Il Signore ti ama come sei ma ti sogna migliore (Papa Leone ai carcerati di Brians 1)
Dopo il carcere, papa Leone ha anche visitato una parrocchia guidata da una comunità di Agostiniani. Ha risposto alle domande di Renzo, un bambino di 6 anni minacciato di sfratto con la sua famiglia. Ecco riassunte le domande e le risposte:
- Le piace il Calcio? Tennis oggi, calcio americano da giovane, tifoso di calcio ma anche giocatore con i seminaristi in Perù, importanza dello sport come mente sana in corpo sano, “Inoltre, il calcio ci aiuta anche a ricordare una cosa molto importante: che la vita non è una gara da vivere da soli, è qualcosa che si gioca in squadra, e bisogna imparare a correre insieme”.
- Voleva fare il Papa da bambino? “Né come giovane né come vecchio, ma, quando il Signore chiama, bisogna rispondere “sì”. Ma soprattutto “è essenziale chiedersi se vogliamo essere amici di Gesù. Perché l’amicizia con Gesù ci dà gioia, ci rende liberi e ci aiuta a vedere, passo dopo passo, la vocazione e il cammino che Dio ha pensato per ciascuno”.

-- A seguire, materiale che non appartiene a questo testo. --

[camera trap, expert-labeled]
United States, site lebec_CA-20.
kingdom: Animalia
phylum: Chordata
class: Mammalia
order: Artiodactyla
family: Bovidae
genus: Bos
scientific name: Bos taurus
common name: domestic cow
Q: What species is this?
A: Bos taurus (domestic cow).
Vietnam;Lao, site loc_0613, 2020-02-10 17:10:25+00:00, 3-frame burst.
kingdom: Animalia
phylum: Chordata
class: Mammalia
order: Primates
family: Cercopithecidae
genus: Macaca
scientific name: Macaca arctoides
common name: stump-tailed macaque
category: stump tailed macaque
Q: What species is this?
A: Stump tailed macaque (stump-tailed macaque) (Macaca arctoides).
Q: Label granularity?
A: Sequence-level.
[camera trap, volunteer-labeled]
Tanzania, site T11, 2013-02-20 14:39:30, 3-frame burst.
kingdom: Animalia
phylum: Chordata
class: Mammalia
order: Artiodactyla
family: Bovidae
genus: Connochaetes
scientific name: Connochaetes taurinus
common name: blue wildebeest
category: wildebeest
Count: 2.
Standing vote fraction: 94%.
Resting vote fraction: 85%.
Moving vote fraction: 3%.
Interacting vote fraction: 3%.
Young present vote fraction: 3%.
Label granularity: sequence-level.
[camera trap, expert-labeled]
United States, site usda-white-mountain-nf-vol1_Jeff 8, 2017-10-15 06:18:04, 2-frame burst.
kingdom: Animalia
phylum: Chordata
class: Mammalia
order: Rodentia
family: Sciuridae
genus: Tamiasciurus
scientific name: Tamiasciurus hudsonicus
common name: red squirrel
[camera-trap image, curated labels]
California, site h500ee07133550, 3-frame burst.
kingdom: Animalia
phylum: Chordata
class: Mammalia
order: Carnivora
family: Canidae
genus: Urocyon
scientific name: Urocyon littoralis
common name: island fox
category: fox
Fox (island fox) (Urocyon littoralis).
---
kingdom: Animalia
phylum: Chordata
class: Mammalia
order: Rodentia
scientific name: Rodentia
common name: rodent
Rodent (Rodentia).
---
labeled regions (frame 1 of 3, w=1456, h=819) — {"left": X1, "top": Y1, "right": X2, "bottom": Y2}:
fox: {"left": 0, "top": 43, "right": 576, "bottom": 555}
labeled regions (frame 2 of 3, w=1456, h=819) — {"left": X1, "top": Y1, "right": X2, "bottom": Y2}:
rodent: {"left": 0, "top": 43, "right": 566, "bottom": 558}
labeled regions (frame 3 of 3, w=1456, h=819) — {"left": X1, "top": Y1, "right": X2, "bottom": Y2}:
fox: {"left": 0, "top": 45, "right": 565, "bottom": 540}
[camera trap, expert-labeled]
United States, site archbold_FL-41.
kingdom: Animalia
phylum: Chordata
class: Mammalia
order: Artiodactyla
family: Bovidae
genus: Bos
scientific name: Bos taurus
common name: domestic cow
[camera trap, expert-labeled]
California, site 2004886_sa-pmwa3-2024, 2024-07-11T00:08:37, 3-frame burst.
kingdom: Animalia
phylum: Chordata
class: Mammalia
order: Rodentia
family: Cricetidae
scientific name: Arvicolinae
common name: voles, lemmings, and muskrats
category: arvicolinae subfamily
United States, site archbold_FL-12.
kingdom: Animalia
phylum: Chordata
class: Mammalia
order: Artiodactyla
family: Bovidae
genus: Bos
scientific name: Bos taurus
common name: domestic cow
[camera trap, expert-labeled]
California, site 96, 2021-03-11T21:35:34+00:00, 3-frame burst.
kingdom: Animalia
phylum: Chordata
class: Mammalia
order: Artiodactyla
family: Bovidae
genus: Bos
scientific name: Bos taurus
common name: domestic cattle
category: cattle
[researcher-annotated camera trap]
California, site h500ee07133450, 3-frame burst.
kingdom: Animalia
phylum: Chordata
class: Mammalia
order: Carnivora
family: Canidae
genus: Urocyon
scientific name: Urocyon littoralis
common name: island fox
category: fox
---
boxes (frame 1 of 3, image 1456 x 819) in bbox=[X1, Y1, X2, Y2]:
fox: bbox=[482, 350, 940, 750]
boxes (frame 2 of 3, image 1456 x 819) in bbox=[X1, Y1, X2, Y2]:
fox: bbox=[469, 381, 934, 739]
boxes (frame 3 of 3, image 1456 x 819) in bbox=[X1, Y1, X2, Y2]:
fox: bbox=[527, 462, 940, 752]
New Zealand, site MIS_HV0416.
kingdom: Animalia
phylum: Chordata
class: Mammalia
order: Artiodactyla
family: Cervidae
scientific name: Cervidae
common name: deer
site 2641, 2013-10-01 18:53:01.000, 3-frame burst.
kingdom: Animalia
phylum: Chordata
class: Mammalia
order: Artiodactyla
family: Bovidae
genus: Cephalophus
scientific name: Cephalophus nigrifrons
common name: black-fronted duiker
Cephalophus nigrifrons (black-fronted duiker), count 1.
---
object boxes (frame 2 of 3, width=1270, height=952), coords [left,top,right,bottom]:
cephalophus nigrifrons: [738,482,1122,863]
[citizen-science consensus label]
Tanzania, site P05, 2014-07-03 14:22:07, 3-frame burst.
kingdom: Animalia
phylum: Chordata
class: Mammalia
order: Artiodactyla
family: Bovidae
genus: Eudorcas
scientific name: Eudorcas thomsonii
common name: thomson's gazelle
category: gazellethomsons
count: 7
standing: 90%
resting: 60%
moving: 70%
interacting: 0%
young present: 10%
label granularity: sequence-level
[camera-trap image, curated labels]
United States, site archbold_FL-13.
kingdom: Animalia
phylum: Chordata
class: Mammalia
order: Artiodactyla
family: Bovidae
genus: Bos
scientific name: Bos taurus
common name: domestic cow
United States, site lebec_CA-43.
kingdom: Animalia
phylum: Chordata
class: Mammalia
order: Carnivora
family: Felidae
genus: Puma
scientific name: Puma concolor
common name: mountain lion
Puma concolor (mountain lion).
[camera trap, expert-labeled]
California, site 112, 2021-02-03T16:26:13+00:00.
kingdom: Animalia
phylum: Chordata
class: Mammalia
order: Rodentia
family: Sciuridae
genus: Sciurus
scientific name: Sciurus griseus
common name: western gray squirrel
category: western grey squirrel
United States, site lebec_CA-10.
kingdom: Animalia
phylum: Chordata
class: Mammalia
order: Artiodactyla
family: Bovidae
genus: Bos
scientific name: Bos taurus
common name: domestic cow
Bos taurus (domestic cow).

- Perché a certe persone succedono cose cattive ed ad altre no? Trovare la risposta non è facile. Anche Gesù che “«passò beneficando e risanando tutti coloro che stavano sotto il potere del diavolo» (At 10,38) e, tuttavia, sappiamo che fu crocifisso. La sua storia però non finisce lì, perché il terzo giorno è risuscitato, ha vinto il male, ha vinto la morte. Attraverso la vita di Gesù Cristo, Dio ci mostra che, anche se c’è sofferenza, Egli non abbandona mai alcuno dei suoi figli, perché ci ha preparato una gioia eterna dove non ci saranno più sofferenze né dolore. Abbiamo fiducia, dunque: Gesù è con noi, ci aiuta e ci accompagna, e ci dà forza per affrontare i momenti difficili che possiamo incontrare nella vita”.
- Perché ci sono nonni o anziani che vivono nella solitudine? “Se non vogliamo la solitudine per noi stessi, non dobbiamo permetterla nemmeno per gli altri” anche se non sono i nostri nonni.
- Dobbiamo perdonare sempre? “Gesù ci risponde di sì … Occorre però capire bene che cosa significa perdonare. Perdonare non significa dire che il male è stato giusto, né permettere a qualcuno di continuare a fare del male. Non significa dimenticare per forza, come se nulla fosse accaduto. Perdonare significa non lasciare che l’odio diventi padrone del nostro cuore. Gesù ci chiede di perdonare perché è l’unico modo per sperimentare la pace di Dio e guarire le ferite spirituali. Quando perdoniamo, imitiamo l’esempio di Gesù, che perdonò coloro che lo crocifiggevano. La nostra disponibilità a perdonare è condizione per il perdono che riceviamo da Dio”.
Quella parrocchia è un centro di Carità molto attivo ed erano rappresentate molte realtà caritative diocesane. Papa Leone ha quindi affrontato il tema della carità e tra l’altro ha detto: “Chiamati ad amare Dio e, per amore di Lui, i nostri fratelli, siamo anche inviati a incontrare tutti. Il cristiano, oltre a essere gentile e amabile, deve essere compassionevole, amare senza interesse e cercare il bene degli altri, sapendo che in ogni fratello e sorella che soffre è lo stesso Signore a chiedere e ricevere, a essere accolto o rifiutato, amato o disprezzato. La carità evangelica, fondata in Gesù Cristo e alimentata dal suo amore, dà forma e identità alla vita personale e comunitaria di ogni cristiano”. Il Papa sottolinea che bisogna andare oltre la semplice assistenza materiale. La carità cristiana evangelizza e rende “presente l’amore di Dio per ogni uomo e ogni donna, nel tessuto della storia. Il libro della Genesi ci narra che «Dio creò l’uomo a sua immagine, a immagine di Dio lo creò, maschio e femmina li creò» (Gn 1,27”).